### Enunciado
Extrae de los ítems que aparecen a continuación todas las líneas en las que figure la palabra "only".

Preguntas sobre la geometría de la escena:
*****
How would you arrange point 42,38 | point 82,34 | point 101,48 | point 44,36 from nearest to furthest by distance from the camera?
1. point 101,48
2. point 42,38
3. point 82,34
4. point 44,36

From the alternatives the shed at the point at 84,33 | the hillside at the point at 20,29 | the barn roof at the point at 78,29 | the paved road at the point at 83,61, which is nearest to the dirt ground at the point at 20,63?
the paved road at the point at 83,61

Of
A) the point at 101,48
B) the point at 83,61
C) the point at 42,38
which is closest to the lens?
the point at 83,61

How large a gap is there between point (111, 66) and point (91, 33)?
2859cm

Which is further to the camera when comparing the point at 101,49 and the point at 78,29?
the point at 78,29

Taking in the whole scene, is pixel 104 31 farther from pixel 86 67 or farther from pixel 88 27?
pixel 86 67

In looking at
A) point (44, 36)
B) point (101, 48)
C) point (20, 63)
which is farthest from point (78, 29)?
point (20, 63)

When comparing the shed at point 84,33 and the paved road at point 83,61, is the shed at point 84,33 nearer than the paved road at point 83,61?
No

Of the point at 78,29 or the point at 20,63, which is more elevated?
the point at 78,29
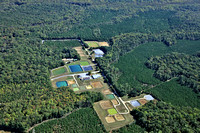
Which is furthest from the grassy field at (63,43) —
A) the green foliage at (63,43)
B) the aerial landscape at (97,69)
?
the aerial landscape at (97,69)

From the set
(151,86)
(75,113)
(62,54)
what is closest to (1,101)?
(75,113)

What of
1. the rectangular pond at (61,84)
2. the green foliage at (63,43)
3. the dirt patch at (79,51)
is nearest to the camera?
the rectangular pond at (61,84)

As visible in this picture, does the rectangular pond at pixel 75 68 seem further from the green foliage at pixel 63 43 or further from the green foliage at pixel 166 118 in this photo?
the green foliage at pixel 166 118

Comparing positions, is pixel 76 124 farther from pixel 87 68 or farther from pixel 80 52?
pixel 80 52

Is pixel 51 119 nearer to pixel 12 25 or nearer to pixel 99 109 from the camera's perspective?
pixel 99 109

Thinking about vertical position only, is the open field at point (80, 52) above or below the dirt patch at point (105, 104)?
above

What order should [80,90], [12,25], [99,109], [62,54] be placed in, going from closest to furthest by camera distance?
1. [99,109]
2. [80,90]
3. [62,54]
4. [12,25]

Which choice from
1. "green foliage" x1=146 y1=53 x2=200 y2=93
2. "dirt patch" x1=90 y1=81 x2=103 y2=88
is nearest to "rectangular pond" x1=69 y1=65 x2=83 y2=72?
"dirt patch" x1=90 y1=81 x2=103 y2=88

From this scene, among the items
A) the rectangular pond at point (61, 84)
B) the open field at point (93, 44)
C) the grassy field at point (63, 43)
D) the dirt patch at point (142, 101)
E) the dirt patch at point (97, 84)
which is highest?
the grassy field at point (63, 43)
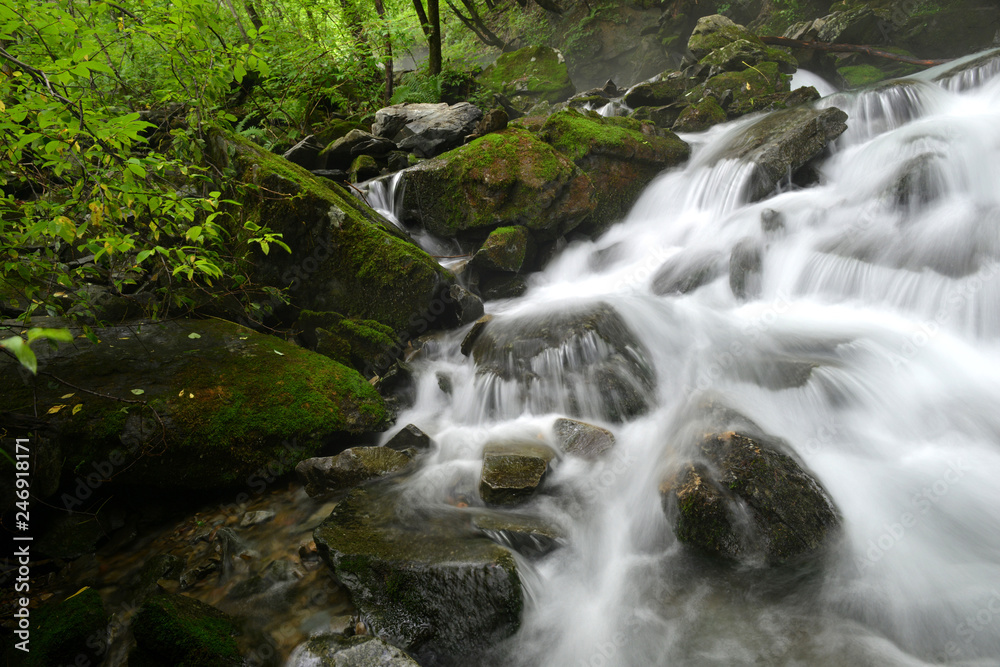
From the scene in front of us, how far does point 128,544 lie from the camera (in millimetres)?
*****
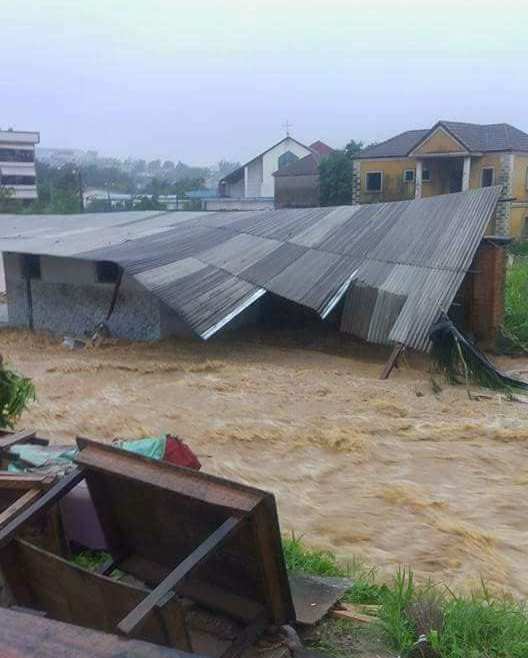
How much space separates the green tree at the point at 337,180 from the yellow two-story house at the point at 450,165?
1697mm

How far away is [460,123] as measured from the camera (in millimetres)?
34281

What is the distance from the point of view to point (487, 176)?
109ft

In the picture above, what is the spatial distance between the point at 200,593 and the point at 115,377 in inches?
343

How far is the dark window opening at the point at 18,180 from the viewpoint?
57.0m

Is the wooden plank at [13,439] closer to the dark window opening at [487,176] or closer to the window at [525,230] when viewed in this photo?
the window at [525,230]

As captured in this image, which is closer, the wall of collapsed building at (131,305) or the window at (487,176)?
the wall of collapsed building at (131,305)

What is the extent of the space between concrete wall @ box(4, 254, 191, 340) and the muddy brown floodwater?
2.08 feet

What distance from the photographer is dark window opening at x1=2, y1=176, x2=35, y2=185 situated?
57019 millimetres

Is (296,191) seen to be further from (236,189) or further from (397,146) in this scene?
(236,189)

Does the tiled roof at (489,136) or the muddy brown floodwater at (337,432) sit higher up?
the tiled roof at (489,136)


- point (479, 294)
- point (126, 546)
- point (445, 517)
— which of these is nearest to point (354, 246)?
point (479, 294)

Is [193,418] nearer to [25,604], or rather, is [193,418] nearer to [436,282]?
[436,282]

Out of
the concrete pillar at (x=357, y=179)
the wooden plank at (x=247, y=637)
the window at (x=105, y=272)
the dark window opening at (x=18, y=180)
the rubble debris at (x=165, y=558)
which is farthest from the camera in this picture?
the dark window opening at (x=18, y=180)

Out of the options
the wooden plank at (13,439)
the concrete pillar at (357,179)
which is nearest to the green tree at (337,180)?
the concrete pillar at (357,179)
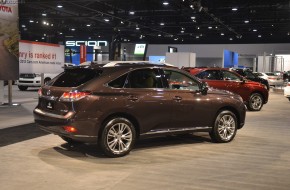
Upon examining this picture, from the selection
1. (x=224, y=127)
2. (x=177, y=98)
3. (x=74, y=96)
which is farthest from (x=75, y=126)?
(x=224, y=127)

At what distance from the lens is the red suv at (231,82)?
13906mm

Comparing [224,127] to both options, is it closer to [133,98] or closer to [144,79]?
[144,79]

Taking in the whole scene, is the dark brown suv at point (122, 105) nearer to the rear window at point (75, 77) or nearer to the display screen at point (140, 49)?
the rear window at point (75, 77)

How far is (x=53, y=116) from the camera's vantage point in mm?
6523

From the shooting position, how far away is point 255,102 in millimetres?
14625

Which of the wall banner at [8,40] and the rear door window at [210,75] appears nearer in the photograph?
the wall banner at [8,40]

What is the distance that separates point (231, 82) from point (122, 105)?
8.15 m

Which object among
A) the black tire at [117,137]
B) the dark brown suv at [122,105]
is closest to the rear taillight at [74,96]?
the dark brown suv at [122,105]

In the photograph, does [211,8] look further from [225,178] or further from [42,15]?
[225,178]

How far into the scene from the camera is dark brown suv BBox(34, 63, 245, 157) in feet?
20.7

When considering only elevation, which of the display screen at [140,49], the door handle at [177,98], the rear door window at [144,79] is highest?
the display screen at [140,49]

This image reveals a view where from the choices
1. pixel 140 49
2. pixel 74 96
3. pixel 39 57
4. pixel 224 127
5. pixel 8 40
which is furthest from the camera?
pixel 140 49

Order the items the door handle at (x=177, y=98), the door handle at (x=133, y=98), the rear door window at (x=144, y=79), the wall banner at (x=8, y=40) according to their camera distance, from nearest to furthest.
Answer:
*****
### Respuesta
Thinking about vertical position only, is the open field at point (80, 52) above or below the dirt patch at point (105, 104)?
When considering only elevation, which of the display screen at [140,49], the door handle at [177,98], the rear door window at [144,79] is highest?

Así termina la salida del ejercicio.